Hasanuddin
Jakarta, Jurnas.com - Ketua Asosiasi Daerah Penghasil Panasbumi Indonesia (ADPPI) Hasanuddin menilai Rancangan Undang-Undang Energi Baru Dan Terbarukan (RUU EBT) belum memadai untuk pengaturan pemanfaatan panas bumi sebagai salah satu sumber energi terbarukan yang potensial di masa depan.
“Draft ini masih bersifat umum dan belum mengatur secara komprehensif pemanfaatan panas bumi. Oleh karena itu, RUU itu masih berpotensi menimbulkan ketidakpastian dalam pengembangan panasbumi ke depan,” kata Hasanuddin melalui pesan tertulis yang diterima Jurnas.com, Sabtu (25/01/2020).
Menurutnya, pengembangan panas bumi memiliki sifat khusus dan spesifik, sehingga seharusnya diatur secara khusus pula dalam undang-undang yang bersifat lex spesialis.
Dengan demikian, dalam draft RUU EBT perlu ditambahkan satu pasal berkenanan sumber daya energi terbarukan panas bumi, yaitu pemanfaatan panas bumi diatur dalam dalam Undang - undang tersendiri.
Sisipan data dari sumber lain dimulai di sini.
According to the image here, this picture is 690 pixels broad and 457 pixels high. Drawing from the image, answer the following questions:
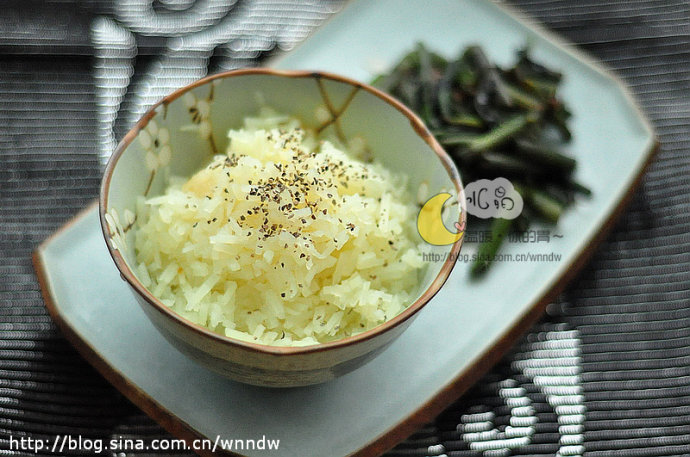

“Sebagaimana diketahui, pemanfaatan panas bumi telah diatur melalui UU Nomor 21 Tahun 2014 tentang Panasbumi. Dengan demikian, harus ada tambahan pasal dalam RUU EBT agar pengaturan pemanfataan panas bumi seluruhnya mengacu pada UU Nomor 21 tersebut,” jelasnya.
Ditambahkannya, dalam draft itu disebutkan bahwa pemanfaatan EBT seterusnya akan diatur dalam Peraturan Pemerintah atau PP.
“Itu mengartikan bahwa panas bumi juga akan diatur oleh PP, jika pemanfataannya diatur hanya lewat PP, jelas tidak akan memadai dan tetap akan berdampak pada ketidakpastian. Seharusnya diatur oleh Undang-undang Panas bumi, kan Undang-undang Panas bumi sudah ada,” ujarnya.
Oleh karena itu, lanjut Hasanuddin, ADPPI mendorong adanya pembahasan lebih lanjut mengenai RUU EBT ini untuk menambahkan satu pasal mengenai pemanfaatan panas bumi melalui Undang-Undang tersendiri, yaitu UU Panas bumi.